Rabu, 14 Desember 2011

Profil Lembaga

Sejarah Singkat
    Gagasan didirikan Lembaga Zakat Infaq dan Shodaqoh bermula dari ide Prof. Dr. Sahri Muhammad, MS. Ide ini terus berkembang dan semakin mantap menjadi sebuah konsep pengelolaan zakat yang tidak hanya terpusat pada penanganan zakat fitrah saja, namun dapat dilaksanakan harian secara profesional, produktif dan kontinyu.
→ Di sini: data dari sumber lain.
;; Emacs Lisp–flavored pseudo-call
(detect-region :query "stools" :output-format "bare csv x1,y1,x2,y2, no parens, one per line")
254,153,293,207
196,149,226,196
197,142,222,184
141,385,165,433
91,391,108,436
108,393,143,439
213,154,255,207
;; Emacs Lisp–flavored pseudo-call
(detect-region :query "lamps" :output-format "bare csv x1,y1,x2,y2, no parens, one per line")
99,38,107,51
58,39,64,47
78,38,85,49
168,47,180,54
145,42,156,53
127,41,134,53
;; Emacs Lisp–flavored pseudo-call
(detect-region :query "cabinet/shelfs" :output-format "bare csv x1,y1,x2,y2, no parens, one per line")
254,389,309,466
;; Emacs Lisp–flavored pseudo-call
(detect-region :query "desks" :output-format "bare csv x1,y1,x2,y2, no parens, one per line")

Ide ini kemudian direalisasikan dalam bentuk Lembaga Zakat dan Infaq (LZI) Masjid Raden Patah Unibraw Malang yang dibentuk dengan akte notaris Pramu Haryono, SH. No. 158 tahun 1988, dengan Ir. Sahri Muhammad, MS sebagai ketua pengurusnya.
    Diawali perjuangan keras dan didukung sumber daya pengurus yang sangat terbatas, Lembaga Zakat dan Infaq (LZI) Masjid Raden Patah Unibraw secara bertahap menunjukkan eksistensinya. Guna memperlancar operasional harian ditunjuk Alimuddin, SH sebagai ketua menggantikan Ir. Sahri Muhammad, MS. Tahun 1994 nama Lembaga Zakat dan Infaq (LZI) diganti dengan nama Lembaga Zakat infaq dan Shodaqoh (LAGZIS) Masjid Raden Patah Unibraw.
    Salah satu kegiatan yang dilakukan LAGZIS sebagai rintisan ialah pemberian bantuan hewan ternak dengan sistem revolving (perputaran) dengan modal waktu itu sebesar Rp. 200.000,-. Namun karena kurang efektif, pola pemberian dana dialihkan menjadi bantuan modal usaha yang ditujukan kepada pengusaha kecil. Kegiatan ini terus berjalan dan berkembang hingga saat ini.
    Melihat semakin kompleknya kegiatan yang ditangani, pada tahun 1995 LAGZIS mulai mengembangkan sumber daya pengurus dengan melibatkan elemen mahasiswa. Saat itu jabatan ketua pelaksana harian LAGZIS dipegang mahasiswa yaitu Deddy Wahyudi. Sisi manajemen juga mulai dilakukan penataan, yaitu administrasi, sistem pengumpulan dana, sistem distribusi sampai ke sistem pelayanan.
   Kegiatan LAGZIS semakin semarak ditengarai dengan banyaknya kegiatan besar yang dilaksanakan, baik berskala lokal, regional maupun nasional. Lagzis semakin diakui keberadaannya dengan banyaknya kerjasama yang dijalin, diantaranya dengan pihak PINBUK Jatim, ICMI, BNI '46, Indogement, Baitul Mal Wat Tamwil (BMT) se-Jatim, Bank Muamalat Indonesia (BMI), Dompet Dhuafa Republika, dan lain-lain. Di samping itu tetap diupayakan memperkuat dan meningkatkan jaringan komunikasi dengan pihak internal kampus Universitas Brawijaya sebagai basis sekaligus lahan yang potensial, kondusif dan strategis.

Visi Misi
Visi
“MENJADI LEMBAGA PENGELOLA ZIS YANG AMANAH, PROFESIONAL 
BERBASIS PENDIDIKAN”
Misi
1.      Mengumpulkan dana ZIS dan bantuan sosial masyarakat;
2.      Manyalurkan bantuan dalam bentuk Dana Sosial, beasiswa, modal usaha produktif serta pembinaan kaum dhuafa.
3.      Mengembangkan SDM yang profesional dalam mengelola lembaga ZIS.

Prinsip Dasar
1. Moral                         :  Jujur, Amanah dan Ikhsan
2. Kedudukan Lembaga  : Non politik, Netral, obyektif, Independen.
3. Manajemen                 : Transparan, Akuntable, Profesional
4. Pengembangan            : Inovatif, Kreatif, pengembangan SDM
5. Pemberdayaan            : Mengentaskan kemiskinan dengan kemandirian.